Event Medicine started with a few dedicated employees. Now there are more than 70 event medicine staff members. (The majority are EMTs and paramedics along with a few nurses and physicians.) For the largest events, the program draws qualified staff from all areas of LifeFlight and throughout the VUMC enterprise.

For Nashville’s 2018 Fourth of July event, the largest in the nation with more than 250,000 attending, Event Medicine staff set up numerous fixed tent stations throughout downtown Nashville, and multiple roaming teams carried backpacks of medical equipment. The program can’t operate without the expertise of an emergency communications hub coordinating response efforts, much like a 911 system, located in a mobile command center situated in the downtown area.
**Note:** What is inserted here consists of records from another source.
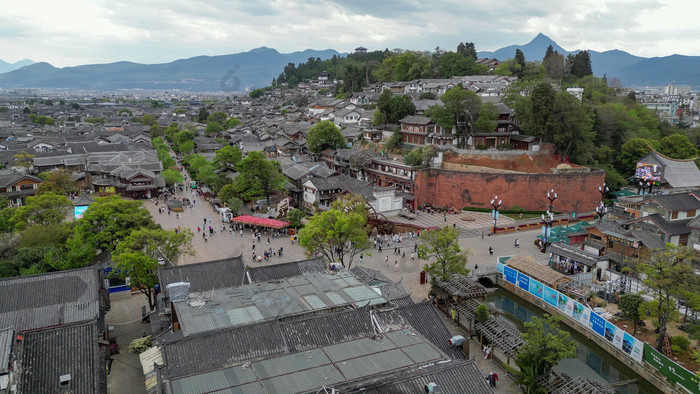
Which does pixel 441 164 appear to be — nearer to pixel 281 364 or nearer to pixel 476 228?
pixel 476 228

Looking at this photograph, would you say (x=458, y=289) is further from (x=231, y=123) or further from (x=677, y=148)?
(x=231, y=123)

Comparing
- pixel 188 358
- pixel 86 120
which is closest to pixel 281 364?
pixel 188 358

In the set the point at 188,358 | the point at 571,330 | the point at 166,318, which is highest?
the point at 188,358

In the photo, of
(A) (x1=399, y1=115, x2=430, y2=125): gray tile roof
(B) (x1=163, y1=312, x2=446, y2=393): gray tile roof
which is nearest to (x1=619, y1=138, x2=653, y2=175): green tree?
(A) (x1=399, y1=115, x2=430, y2=125): gray tile roof

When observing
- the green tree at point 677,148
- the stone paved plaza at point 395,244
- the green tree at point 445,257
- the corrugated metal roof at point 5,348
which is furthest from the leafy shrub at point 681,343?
the green tree at point 677,148

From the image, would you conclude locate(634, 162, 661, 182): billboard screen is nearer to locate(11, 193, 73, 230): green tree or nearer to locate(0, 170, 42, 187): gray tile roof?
locate(11, 193, 73, 230): green tree

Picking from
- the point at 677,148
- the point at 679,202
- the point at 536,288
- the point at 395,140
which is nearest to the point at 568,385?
the point at 536,288
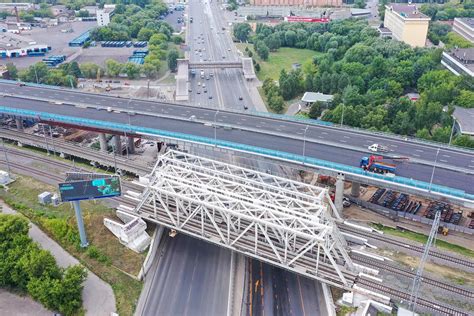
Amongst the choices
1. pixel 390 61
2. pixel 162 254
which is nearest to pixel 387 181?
pixel 162 254

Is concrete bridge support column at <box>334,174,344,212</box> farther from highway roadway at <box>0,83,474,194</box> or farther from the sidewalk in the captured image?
the sidewalk

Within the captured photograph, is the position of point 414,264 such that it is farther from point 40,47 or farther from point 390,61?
point 40,47

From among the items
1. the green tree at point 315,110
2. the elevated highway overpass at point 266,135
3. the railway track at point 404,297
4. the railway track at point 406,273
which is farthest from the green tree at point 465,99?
the railway track at point 404,297

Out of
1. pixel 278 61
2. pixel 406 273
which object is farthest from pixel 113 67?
pixel 406 273

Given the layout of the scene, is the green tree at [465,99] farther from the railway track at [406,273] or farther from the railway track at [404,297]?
the railway track at [404,297]

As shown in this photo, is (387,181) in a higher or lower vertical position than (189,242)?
higher

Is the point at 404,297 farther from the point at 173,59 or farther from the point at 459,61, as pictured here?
the point at 173,59
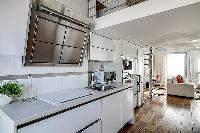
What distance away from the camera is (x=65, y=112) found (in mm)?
1753

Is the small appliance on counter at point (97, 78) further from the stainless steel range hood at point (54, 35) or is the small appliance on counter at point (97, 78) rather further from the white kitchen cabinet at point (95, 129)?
the white kitchen cabinet at point (95, 129)

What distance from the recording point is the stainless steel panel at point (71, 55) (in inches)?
102

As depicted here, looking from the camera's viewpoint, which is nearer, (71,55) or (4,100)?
(4,100)

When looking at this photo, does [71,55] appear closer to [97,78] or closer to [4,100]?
[97,78]

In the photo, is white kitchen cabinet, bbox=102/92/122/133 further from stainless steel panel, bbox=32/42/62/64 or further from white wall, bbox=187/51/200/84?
white wall, bbox=187/51/200/84

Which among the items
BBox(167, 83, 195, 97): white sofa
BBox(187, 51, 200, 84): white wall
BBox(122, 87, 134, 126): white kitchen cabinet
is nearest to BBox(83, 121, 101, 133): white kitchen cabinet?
BBox(122, 87, 134, 126): white kitchen cabinet

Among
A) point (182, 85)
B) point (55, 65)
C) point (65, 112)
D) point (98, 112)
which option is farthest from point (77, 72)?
point (182, 85)

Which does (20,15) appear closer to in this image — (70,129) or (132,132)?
(70,129)

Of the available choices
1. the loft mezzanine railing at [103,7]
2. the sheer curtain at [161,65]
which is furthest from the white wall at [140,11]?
the sheer curtain at [161,65]

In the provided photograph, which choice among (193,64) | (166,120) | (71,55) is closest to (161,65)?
(193,64)

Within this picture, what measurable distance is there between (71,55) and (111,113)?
4.05 ft

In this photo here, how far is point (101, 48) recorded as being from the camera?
Answer: 335 centimetres

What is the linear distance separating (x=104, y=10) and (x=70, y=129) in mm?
2531

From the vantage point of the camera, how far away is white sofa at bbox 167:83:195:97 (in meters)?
6.31
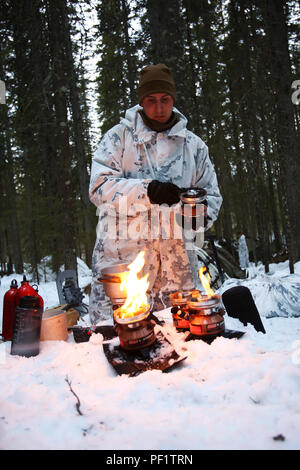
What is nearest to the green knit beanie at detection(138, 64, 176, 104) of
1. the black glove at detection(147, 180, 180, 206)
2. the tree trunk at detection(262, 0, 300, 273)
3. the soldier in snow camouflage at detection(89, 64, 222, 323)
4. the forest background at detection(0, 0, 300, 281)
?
the soldier in snow camouflage at detection(89, 64, 222, 323)

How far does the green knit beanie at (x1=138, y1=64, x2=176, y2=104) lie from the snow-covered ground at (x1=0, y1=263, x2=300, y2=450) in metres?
2.33

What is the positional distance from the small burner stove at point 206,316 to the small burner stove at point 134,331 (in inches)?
12.9

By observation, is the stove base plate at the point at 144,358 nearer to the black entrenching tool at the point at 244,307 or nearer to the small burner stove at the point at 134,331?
the small burner stove at the point at 134,331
Patients can be quickly transported to Vanderbilt if needed, but of the thousands of patients treated at an event, the number who need to be taken to the hospital is low.

“That’s one of the amazing things about our event medicine program,” Wallace said. “You can have hundreds of thousands of people surging into the community, coming in from all over the world, stretching the capacity of the city beyond what it normally is. If everyone who needed treatment ended up going to a hospital or clinic, they would be quickly overloaded. That’s part of our strategy — if you can offer an onsite service, it eliminates the excessive burden on the hospitals.

“We’ve mushroomed from those early days of a couple hundred events a year to over 1,000 large-scale events a year,” Wallace said.